::: TEXTO DE LEITURA
O aquecimento global aumentará o número de migrantes em todo o mundo e exigirá de todos os países que estejam preparados para dar condições de vida dignas a essas populações. O alerta consta do relatório mundial do UNFPA (Fundo de População das Nações Unidas), divulgado ontem.
O documento também defende mais investimentos em saúde reprodutiva, para que cada família tenha melhores condições de planejar, livremente, o número de filhos desejados. Uma população crescendo em ritmo menor é um dos fatores que podem contribuir para desacelerar o aquecimento global.
Apesar de não haver estatística sobre o número de pessoas que já se deslocam por consequências do aquecimento global, o relatório diz não haver dúvidas de que esse é um movimento crescente. Nas duas últimas décadas, diz o texto, os registros de desastres naturais passaram de cerca de 200 por ano para mais de 400. Sete em cada dez dessas tragédias foram, de alguma maneira, relacionadas com o clima. Elas afetam por ano cerca de 211 milhões de pessoas, número que só tende a crescer.
Segundo o relatório, o mais provável é que esses movimentos migratórios ocorram dentro dos próprios países ou em zonas de fronteiras. É o que já está acontecendo, por exemplo, com populações que dependem de geleiras tropicais em países andinos. Essas montanhas, que acumulam gelo em seus cumes, são responsáveis pelo abastecimento de água, pela agricultura, e geração de energia em várias cidades da Bolívia, Peru e Equador.
O relatório cita como exemplo o ocorrido com a geleira de Chacaltaya, na Bolívia, cujo ritmo de degradação surpreendeu os cientistas, ao ponto de hoje praticamente não haver gelo ou neve em seu topo.
Esse fenômeno já afeta populações de pequenas cidades ao redor dos glaciares, mas certamente não ficará restrito somente a elas, já que grandes cidades, como La Paz, também dependem da água gerada por glaciais tropicais. “É uma pena não podermos mais esquiar em Chacaltaya, mas o mais grave é que dele dependiam populações que estão tendo que se adaptar a nova realidade”, diz José Gutiérrez Ossio, cientista boliviano que integra o Projeto de Adaptação ao Impacto do Retrocesso Acelerado dos Glaciares.
::::::
::: DADOS REGISTRADOS
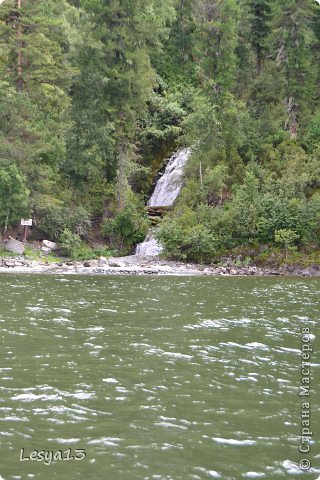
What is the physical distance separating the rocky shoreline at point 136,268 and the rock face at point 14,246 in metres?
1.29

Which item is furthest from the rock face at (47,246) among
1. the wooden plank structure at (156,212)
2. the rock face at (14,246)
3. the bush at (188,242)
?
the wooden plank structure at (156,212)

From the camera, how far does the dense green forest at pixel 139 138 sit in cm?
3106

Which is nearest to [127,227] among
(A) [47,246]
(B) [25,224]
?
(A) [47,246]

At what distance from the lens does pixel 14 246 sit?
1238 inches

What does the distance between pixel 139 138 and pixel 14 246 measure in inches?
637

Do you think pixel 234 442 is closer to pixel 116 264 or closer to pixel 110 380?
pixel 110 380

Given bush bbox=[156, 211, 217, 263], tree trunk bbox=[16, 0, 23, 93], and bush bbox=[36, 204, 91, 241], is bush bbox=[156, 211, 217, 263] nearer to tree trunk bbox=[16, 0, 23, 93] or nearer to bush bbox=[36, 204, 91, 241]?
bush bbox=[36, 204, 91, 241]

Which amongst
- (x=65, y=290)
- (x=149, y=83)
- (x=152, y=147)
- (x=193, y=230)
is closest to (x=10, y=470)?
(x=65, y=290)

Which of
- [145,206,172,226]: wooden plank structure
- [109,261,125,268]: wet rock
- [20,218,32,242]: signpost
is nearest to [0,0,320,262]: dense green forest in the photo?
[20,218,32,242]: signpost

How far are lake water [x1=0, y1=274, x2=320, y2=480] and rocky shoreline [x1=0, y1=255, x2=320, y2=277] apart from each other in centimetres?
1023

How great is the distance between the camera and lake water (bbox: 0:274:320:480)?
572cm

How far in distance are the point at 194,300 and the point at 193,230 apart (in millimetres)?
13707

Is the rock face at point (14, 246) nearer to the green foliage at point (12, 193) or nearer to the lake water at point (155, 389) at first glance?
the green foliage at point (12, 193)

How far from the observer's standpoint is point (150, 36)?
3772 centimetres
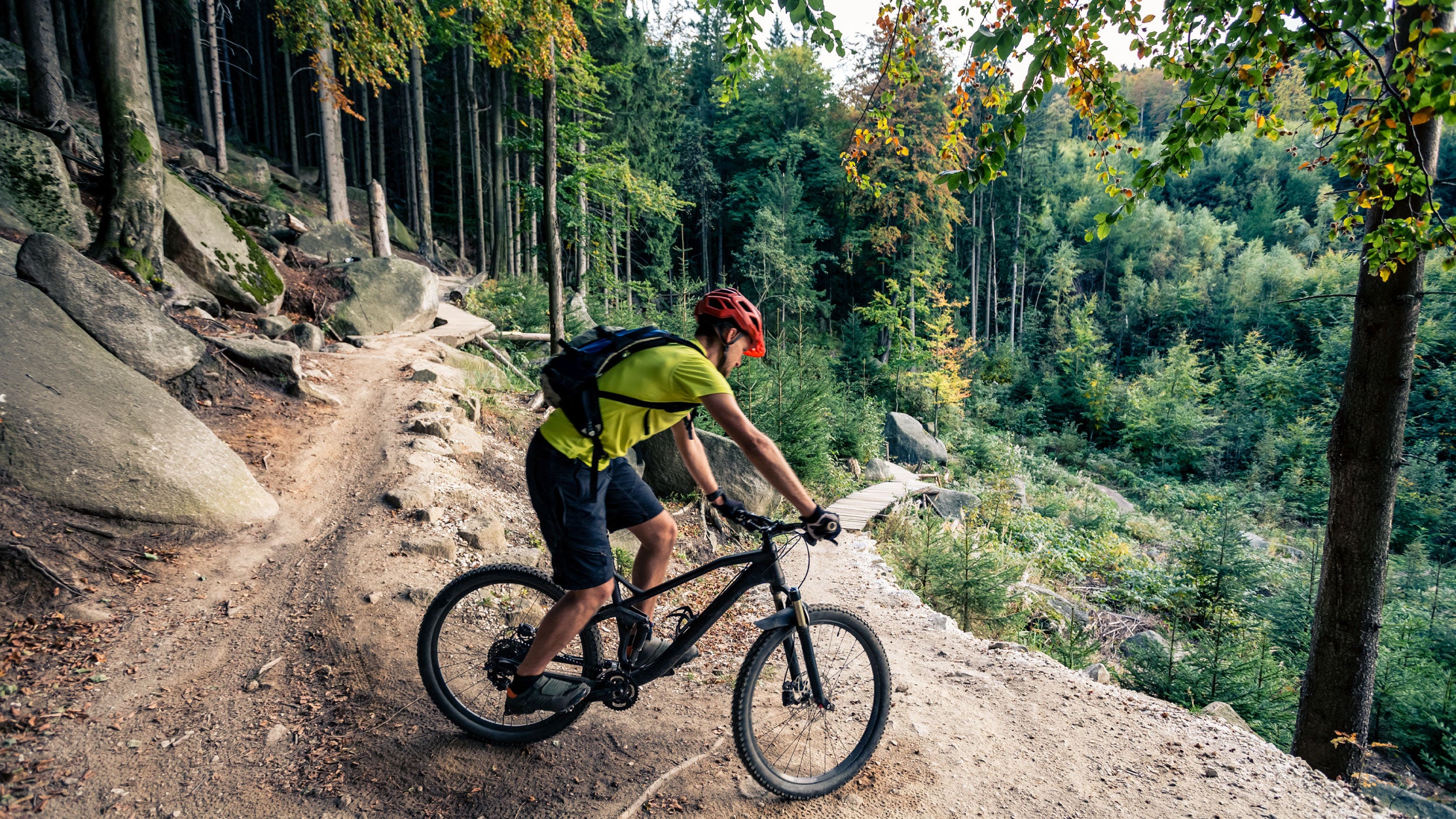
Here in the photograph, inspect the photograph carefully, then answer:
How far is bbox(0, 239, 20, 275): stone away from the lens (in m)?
::::::
## USANDO AS INFORMAÇÕES
[1] Por favor, transcreva do texto de leitura o trecho que começa com as palavras "O documento também" e termina com "o aquecimento global.".
[2] Responda com base no texto de leitura:
(a) Qual organização divulgou o relatório mundial?
(b) Quantas pessoas, aproximadamente, os desastres naturais afetam por ano?
(c) Em que país fica a geleira de Chacaltaya?

## RESPOSTAS POR TAREFA
[1]
O documento também defende mais investimentos em saúde reprodutiva, para que cada família tenha melhores condições de planejar, livremente, o número de filhos desejados. Uma população crescendo em ritmo menor é um dos fatores que podem contribuir para desacelerar o aquecimento global.

[2]
(a) O UNFPA (Fundo de População das Nações Unidas).
(b) Cerca de 211 milhões de pessoas.
(c) Na Bolívia.